**To be done**
Copy all of the entries below word for word, keeping every line, number, and symbol unchanged.

= = = = = = =

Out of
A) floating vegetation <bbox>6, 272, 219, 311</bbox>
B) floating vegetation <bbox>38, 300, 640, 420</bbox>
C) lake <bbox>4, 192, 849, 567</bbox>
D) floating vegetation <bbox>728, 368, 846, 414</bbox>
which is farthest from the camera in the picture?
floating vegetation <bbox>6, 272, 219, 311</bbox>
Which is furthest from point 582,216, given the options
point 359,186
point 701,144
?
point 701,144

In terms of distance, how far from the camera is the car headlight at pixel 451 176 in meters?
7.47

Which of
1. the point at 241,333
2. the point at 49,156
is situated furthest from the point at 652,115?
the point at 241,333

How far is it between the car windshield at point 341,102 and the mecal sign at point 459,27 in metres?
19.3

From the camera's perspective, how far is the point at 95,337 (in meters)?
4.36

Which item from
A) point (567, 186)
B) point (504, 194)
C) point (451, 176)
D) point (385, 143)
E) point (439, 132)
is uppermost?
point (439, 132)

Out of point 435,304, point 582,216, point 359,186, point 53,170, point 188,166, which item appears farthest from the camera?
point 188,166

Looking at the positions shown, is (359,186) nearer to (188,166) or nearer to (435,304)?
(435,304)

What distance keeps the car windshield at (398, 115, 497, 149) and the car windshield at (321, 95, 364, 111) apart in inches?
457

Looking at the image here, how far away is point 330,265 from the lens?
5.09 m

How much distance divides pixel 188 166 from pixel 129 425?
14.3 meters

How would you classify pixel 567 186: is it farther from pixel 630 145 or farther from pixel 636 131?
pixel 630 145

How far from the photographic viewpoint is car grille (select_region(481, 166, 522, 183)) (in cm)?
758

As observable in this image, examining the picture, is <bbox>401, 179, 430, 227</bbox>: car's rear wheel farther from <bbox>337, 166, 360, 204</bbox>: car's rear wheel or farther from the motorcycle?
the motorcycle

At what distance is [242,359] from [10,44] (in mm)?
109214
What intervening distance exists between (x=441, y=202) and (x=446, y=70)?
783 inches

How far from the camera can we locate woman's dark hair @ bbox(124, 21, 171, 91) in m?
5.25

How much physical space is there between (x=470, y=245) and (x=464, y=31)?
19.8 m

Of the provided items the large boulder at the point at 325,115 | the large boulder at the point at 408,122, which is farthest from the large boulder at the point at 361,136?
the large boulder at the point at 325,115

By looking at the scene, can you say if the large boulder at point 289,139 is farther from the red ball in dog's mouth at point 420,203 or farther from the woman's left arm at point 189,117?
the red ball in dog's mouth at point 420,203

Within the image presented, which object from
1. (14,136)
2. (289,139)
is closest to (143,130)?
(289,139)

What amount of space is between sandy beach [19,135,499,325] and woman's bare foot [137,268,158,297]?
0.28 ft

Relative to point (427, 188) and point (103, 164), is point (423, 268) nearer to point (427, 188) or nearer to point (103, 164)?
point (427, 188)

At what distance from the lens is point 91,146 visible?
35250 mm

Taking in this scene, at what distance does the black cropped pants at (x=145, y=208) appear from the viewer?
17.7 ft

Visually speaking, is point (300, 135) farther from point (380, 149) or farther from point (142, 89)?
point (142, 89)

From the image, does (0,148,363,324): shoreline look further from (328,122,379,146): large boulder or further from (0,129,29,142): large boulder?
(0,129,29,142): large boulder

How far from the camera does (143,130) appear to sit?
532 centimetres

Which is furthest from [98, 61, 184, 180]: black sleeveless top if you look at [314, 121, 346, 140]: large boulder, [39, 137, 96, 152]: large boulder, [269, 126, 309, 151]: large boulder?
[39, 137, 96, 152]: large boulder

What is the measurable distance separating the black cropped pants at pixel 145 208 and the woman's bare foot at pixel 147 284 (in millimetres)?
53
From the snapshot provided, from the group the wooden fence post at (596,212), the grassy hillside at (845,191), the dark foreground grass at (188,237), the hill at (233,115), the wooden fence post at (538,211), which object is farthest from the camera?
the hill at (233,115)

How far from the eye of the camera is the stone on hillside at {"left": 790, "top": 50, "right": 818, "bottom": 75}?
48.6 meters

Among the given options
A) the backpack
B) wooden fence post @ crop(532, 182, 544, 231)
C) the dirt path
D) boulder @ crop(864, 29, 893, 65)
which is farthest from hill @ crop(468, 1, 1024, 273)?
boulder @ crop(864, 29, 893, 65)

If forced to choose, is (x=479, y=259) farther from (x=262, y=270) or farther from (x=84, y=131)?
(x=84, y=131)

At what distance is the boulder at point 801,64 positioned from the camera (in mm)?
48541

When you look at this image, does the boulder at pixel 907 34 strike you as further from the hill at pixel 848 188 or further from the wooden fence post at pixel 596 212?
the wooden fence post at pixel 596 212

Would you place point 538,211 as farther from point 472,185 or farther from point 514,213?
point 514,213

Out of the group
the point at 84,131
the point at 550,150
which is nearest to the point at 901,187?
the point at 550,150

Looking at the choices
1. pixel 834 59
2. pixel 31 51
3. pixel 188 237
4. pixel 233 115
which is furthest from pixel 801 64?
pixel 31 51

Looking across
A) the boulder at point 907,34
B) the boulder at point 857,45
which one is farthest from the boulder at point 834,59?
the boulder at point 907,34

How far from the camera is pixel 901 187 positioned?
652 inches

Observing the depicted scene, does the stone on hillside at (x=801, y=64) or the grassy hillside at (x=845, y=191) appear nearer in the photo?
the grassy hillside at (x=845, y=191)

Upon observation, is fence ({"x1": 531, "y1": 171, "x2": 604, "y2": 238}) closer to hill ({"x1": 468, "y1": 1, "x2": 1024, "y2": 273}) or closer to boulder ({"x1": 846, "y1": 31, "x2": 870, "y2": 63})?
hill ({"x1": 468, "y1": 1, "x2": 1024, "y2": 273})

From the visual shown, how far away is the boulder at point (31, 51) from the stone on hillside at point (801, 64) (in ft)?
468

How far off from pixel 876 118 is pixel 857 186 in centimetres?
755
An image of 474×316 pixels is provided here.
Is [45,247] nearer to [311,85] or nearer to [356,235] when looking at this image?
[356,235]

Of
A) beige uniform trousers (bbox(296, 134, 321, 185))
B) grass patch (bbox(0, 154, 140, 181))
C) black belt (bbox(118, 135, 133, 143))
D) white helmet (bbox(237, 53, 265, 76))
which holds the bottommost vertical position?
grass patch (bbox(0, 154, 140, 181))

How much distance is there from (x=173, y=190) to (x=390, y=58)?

= = = = = = =

**Task answer**
Out of
A) floating vegetation <bbox>6, 272, 219, 311</bbox>
B) floating vegetation <bbox>38, 300, 640, 420</bbox>
C) lake <bbox>4, 192, 849, 567</bbox>
D) floating vegetation <bbox>728, 368, 846, 414</bbox>
which is farthest from the camera in the picture?
floating vegetation <bbox>6, 272, 219, 311</bbox>
Which is furthest from point 582,216, given the options
point 359,186
point 701,144
?
point 701,144

In terms of distance, how far from the camera is the car headlight at pixel 451 176 in meters?
7.47

Which of
1. the point at 241,333
2. the point at 49,156
is situated furthest from the point at 652,115?
the point at 241,333

How far is it between the car windshield at point 341,102 and the mecal sign at point 459,27 in metres?
19.3

From the camera's perspective, how far is the point at 95,337 (in meters)?
4.36

Which item from
A) point (567, 186)
B) point (504, 194)
C) point (451, 176)
D) point (385, 143)
E) point (439, 132)
is uppermost?
point (439, 132)

Out of point 435,304, point 582,216, point 359,186, point 53,170, point 188,166, which item appears farthest from the camera?
point 188,166

Looking at the positions shown, is (359,186) nearer to (188,166) or nearer to (435,304)?
(435,304)

What distance keeps the car windshield at (398, 115, 497, 149) and the car windshield at (321, 95, 364, 111) apart in inches?
457

Looking at the image here, how far away is point 330,265 from the lens?
5.09 m

How much distance divides pixel 188 166 from pixel 129 425?
14.3 meters

How would you classify pixel 567 186: is it farther from pixel 630 145 or farther from pixel 636 131?
pixel 630 145

How far from the photographic viewpoint is car grille (select_region(481, 166, 522, 183)) (in cm)?
758

As observable in this image, examining the picture, is <bbox>401, 179, 430, 227</bbox>: car's rear wheel farther from <bbox>337, 166, 360, 204</bbox>: car's rear wheel or farther from the motorcycle?
the motorcycle

At what distance is [242,359] from [10,44] (in mm)?
109214
What intervening distance exists between (x=441, y=202) and (x=446, y=70)?
783 inches

How far from the camera can we locate woman's dark hair @ bbox(124, 21, 171, 91) in m?
5.25

How much physical space is there between (x=470, y=245) and (x=464, y=31)?
19.8 m

Of the provided items the large boulder at the point at 325,115 | the large boulder at the point at 408,122, which is farthest from the large boulder at the point at 361,136?
the large boulder at the point at 325,115

By looking at the scene, can you say if the large boulder at point 289,139 is farther from the red ball in dog's mouth at point 420,203 or farther from the woman's left arm at point 189,117?
the red ball in dog's mouth at point 420,203

Within the image presented, which object from
1. (14,136)
2. (289,139)
is closest to (143,130)?
(289,139)

What amount of space is between sandy beach [19,135,499,325] and woman's bare foot [137,268,158,297]?
0.28 ft

Relative to point (427, 188) and point (103, 164), is point (423, 268) nearer to point (427, 188) or nearer to point (103, 164)?
point (427, 188)

At what distance from the lens is point 91,146 visible?
35250 mm

Taking in this scene, at what distance does the black cropped pants at (x=145, y=208) appear from the viewer?
17.7 ft

Visually speaking, is point (300, 135) farther from point (380, 149) or farther from point (142, 89)?
point (142, 89)

From the image, does (0,148,363,324): shoreline look further from (328,122,379,146): large boulder or further from (0,129,29,142): large boulder?
(0,129,29,142): large boulder

How far from the camera does (143,130) appear to sit?
532 centimetres

Which is furthest from [98, 61, 184, 180]: black sleeveless top if you look at [314, 121, 346, 140]: large boulder, [39, 137, 96, 152]: large boulder, [269, 126, 309, 151]: large boulder?
[39, 137, 96, 152]: large boulder

What is the measurable distance separating the black cropped pants at pixel 145 208 and the woman's bare foot at pixel 147 284 (in millimetres)?
53
From the snapshot provided, from the group the wooden fence post at (596,212), the grassy hillside at (845,191), the dark foreground grass at (188,237), the hill at (233,115), the wooden fence post at (538,211), which object is farthest from the camera?
the hill at (233,115)

How far from the eye of the camera is the stone on hillside at {"left": 790, "top": 50, "right": 818, "bottom": 75}?
48.6 meters

Among the given options
A) the backpack
B) wooden fence post @ crop(532, 182, 544, 231)
C) the dirt path
D) boulder @ crop(864, 29, 893, 65)
which is farthest from hill @ crop(468, 1, 1024, 273)?
boulder @ crop(864, 29, 893, 65)

If forced to choose, is (x=479, y=259) farther from (x=262, y=270) or farther from (x=84, y=131)?
(x=84, y=131)

At what distance is the boulder at point 801,64 positioned from the camera (in mm)?
48541

When you look at this image, does the boulder at pixel 907 34 strike you as further from the hill at pixel 848 188 or further from the wooden fence post at pixel 596 212?
the wooden fence post at pixel 596 212

Would you place point 538,211 as farther from point 472,185 or farther from point 514,213?
point 514,213

Out of the group
the point at 84,131
the point at 550,150
which is nearest to the point at 901,187?
the point at 550,150

Looking at the choices
1. pixel 834 59
2. pixel 31 51
3. pixel 188 237
4. pixel 233 115
which is furthest from pixel 801 64?
pixel 31 51

Looking across
A) the boulder at point 907,34
B) the boulder at point 857,45
which one is farthest from the boulder at point 834,59?
the boulder at point 907,34

How far from the camera is pixel 901 187 positioned?
652 inches

Observing the depicted scene, does the stone on hillside at (x=801, y=64) or the grassy hillside at (x=845, y=191) appear nearer in the photo?
the grassy hillside at (x=845, y=191)

Upon observation, is fence ({"x1": 531, "y1": 171, "x2": 604, "y2": 238}) closer to hill ({"x1": 468, "y1": 1, "x2": 1024, "y2": 273}) or closer to boulder ({"x1": 846, "y1": 31, "x2": 870, "y2": 63})?
hill ({"x1": 468, "y1": 1, "x2": 1024, "y2": 273})

From the visual shown, how far away is the boulder at point (31, 51) from the stone on hillside at point (801, 64) (in ft)?
468

How far off from pixel 876 118 is pixel 857 186 in centimetres?
755
An image of 474×316 pixels is provided here.
Is [45,247] nearer to [311,85] or nearer to [356,235] when looking at this image?
[356,235]

Of
A) beige uniform trousers (bbox(296, 134, 321, 185))
B) grass patch (bbox(0, 154, 140, 181))
C) black belt (bbox(118, 135, 133, 143))
D) white helmet (bbox(237, 53, 265, 76))
which holds the bottommost vertical position?
grass patch (bbox(0, 154, 140, 181))

How much distance is there from (x=173, y=190) to (x=390, y=58)?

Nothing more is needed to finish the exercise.